Poi è arrivata la frase che ha alimentato l’ipotesi di una collaborazione più ampia: "Non diciamo mai addio, perché torniamo sempre. Non so se apriremo ancora per gli AC/DC, anche se, sinceramente, penso che sarebbe un tour fantastico".
Non è una conferma, ma qualcosa di più di una semplice manifestazione di stima. Un tour AC/DC e Foo Fighters riunirebbe due generazioni diverse dello stadium rock e costruirebbe uno dei cartelloni più importanti degli ultimi anni. Rimangono naturalmente da valutare calendari, produzione e volontà degli AC/DC di continuare l’attività dal vivo dopo la conclusione del Power Up Tour.
Grohl ha ringraziato anche Taylor Momsen e The Pretty Reckless per aver contattato direttamente i Foo Fighters: "Ci hanno chiamati dicendo: ‘Non possiamo fare questo concerto, volete farlo voi?’. Non saremmo qui se non fosse stato per loro. Mandategli un cesto di formaggi".
AC/DC, una scaletta da 21 brani davanti ai Foo Fighters
Terminato il set dei Foo Fighters, gli AC/DC hanno preso possesso del palco con una scaletta di 21 canzoni.
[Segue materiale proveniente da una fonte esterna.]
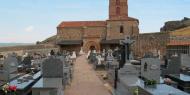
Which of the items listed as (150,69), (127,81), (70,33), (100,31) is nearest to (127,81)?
(127,81)

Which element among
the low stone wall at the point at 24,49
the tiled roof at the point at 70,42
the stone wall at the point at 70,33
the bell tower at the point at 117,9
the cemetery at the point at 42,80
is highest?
the bell tower at the point at 117,9

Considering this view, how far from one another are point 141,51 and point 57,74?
106 feet

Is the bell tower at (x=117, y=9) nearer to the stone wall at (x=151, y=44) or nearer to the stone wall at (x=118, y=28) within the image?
the stone wall at (x=118, y=28)

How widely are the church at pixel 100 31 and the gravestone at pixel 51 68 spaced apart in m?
46.2

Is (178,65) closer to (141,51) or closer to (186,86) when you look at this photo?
(186,86)

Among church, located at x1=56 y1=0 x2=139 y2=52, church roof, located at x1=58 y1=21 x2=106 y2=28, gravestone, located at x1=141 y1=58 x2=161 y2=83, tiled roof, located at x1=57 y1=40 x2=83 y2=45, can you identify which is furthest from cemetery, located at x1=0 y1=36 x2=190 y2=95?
church roof, located at x1=58 y1=21 x2=106 y2=28

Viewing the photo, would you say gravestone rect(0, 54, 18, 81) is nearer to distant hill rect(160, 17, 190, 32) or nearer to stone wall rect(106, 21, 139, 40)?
stone wall rect(106, 21, 139, 40)

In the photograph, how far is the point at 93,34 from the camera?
63938mm

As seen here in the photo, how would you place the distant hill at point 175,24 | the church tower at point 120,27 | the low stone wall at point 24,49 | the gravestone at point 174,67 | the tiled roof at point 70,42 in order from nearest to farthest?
the gravestone at point 174,67
the low stone wall at point 24,49
the church tower at point 120,27
the tiled roof at point 70,42
the distant hill at point 175,24

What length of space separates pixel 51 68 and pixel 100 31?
1991 inches

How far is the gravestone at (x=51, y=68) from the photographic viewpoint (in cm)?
1348

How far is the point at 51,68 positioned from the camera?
13.6 m

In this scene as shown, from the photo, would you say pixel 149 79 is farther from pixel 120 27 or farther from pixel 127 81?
pixel 120 27

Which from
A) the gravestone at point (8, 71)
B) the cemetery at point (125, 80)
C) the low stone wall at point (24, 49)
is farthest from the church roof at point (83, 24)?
the gravestone at point (8, 71)
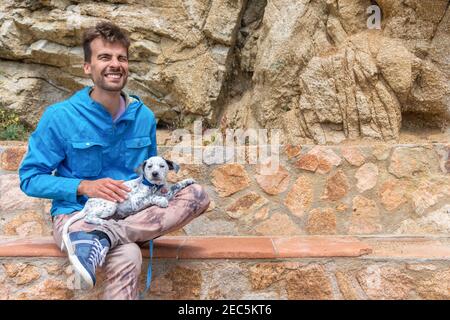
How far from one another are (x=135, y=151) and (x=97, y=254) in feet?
2.23

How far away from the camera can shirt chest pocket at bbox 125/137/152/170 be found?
2.38m

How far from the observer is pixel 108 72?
2.23m

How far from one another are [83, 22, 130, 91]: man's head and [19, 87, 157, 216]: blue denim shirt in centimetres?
13

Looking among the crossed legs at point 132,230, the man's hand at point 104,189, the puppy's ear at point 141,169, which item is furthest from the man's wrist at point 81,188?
the puppy's ear at point 141,169

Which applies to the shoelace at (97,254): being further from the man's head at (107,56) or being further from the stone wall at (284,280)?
the man's head at (107,56)

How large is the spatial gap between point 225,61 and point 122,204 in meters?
3.08

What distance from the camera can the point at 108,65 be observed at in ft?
7.32

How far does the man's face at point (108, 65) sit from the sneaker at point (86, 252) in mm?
735

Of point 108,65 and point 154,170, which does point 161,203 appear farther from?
point 108,65

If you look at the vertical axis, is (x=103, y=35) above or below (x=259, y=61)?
below

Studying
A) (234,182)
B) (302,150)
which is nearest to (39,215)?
(234,182)

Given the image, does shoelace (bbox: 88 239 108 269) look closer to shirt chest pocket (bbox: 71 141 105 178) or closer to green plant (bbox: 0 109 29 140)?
shirt chest pocket (bbox: 71 141 105 178)

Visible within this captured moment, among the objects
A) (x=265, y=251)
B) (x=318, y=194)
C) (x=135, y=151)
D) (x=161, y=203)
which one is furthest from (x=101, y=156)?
(x=318, y=194)

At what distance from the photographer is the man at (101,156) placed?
6.91 ft
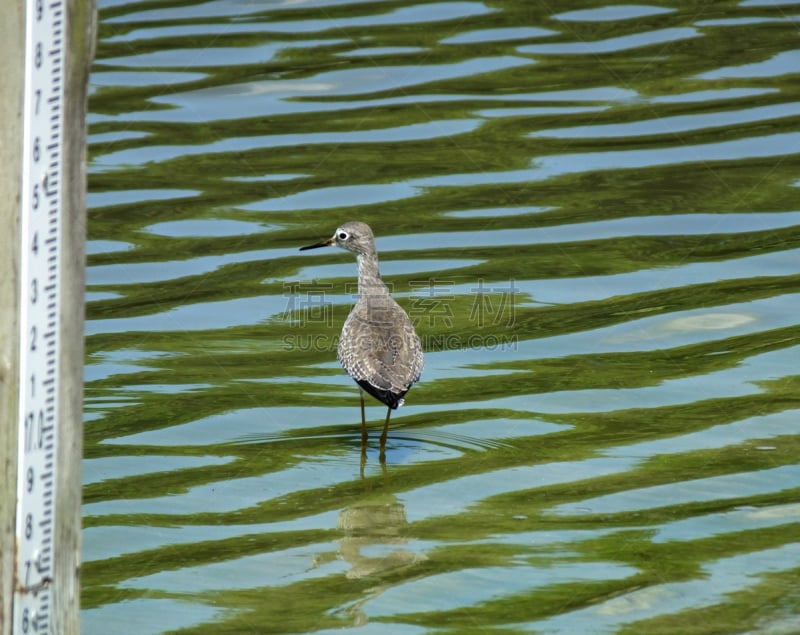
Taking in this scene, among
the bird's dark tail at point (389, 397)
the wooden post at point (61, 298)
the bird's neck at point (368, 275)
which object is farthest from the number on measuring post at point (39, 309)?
the bird's neck at point (368, 275)

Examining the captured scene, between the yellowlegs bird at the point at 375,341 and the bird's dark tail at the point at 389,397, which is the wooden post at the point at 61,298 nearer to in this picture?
the bird's dark tail at the point at 389,397

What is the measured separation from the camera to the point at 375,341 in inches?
372

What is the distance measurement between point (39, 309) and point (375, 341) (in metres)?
4.89

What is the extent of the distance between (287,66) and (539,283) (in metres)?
5.31

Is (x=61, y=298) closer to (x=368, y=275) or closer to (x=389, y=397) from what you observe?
(x=389, y=397)

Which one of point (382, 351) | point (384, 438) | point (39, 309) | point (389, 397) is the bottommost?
point (384, 438)

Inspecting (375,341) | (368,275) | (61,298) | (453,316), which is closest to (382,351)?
(375,341)

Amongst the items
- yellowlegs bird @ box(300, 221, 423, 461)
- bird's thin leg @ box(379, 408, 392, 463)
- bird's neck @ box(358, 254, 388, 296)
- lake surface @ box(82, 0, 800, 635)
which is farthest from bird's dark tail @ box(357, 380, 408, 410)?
bird's neck @ box(358, 254, 388, 296)

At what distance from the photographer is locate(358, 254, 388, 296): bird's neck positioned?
10.6 m

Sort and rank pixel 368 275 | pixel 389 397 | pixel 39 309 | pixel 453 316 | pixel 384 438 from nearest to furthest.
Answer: pixel 39 309, pixel 389 397, pixel 384 438, pixel 368 275, pixel 453 316

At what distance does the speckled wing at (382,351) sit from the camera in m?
8.97

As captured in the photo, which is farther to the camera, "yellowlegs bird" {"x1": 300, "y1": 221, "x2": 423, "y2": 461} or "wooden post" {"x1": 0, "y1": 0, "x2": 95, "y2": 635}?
"yellowlegs bird" {"x1": 300, "y1": 221, "x2": 423, "y2": 461}

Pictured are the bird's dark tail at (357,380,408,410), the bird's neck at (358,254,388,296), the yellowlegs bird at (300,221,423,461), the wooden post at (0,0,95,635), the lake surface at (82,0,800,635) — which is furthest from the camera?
the bird's neck at (358,254,388,296)

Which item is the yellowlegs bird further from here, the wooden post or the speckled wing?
the wooden post
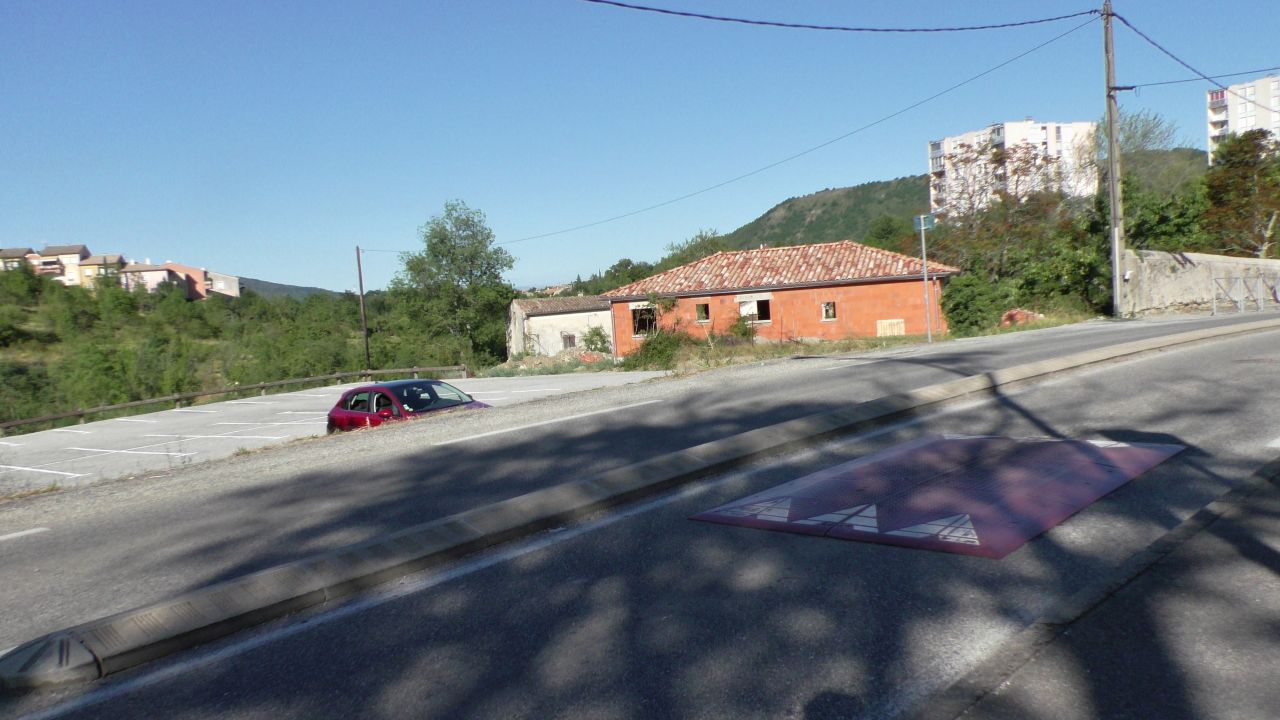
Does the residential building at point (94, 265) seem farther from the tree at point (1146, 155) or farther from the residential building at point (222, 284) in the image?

L’apertura è stata affidata a "If You Want Blood (You’ve Got It)", seguita immediatamente da "Back in Black". Nel corso del concerto hanno trovato spazio "Thunderstruck", "Hells Bells", "Highway to Hell", "Shoot to Thrill" e "You Shook Me All Night Long".
Accanto ai brani più conosciuti sono arrivate anche "Demon Fire" e "Shot in the Dark" da Power Up, oltre a pezzi meno frequenti come "Jailbreak" e "Riff Raff". Dopo "Whole Lotta Rosie" e "Let There Be Rock", gli AC/DC sono tornati sul palco per chiudere con "T.N.T." e "For Those About to Rock (We Salute You)".
Il legame di Grohl con gli AC/DC risale al 1980, quando a undici anni vide il film-concerto "Let There Be Rock". "Era qualcosa che non avevo mai provato prima. Come potevano cinque esseri umani creare una simile intensità usando soltanto i loro strumenti?", ha raccontato annunciando la data. Quell’esperienza, secondo Grohl, fissò il modello sul quale avrebbe costruito il proprio modo di stare sul palco.
I rapporti tra le due band non iniziano comunque a St. Louis. Nel 2021 Brian Johnson raggiunse i Foo Fighters durante il concerto benefico VAX LIVE per eseguire "Back in Black". Ora l’incontro è diventato un’intera serata. Il tour congiunto resta soltanto un’idea, ma la disponibilità di Dave Grohl è stata espressa senza lasciare molti dubbi.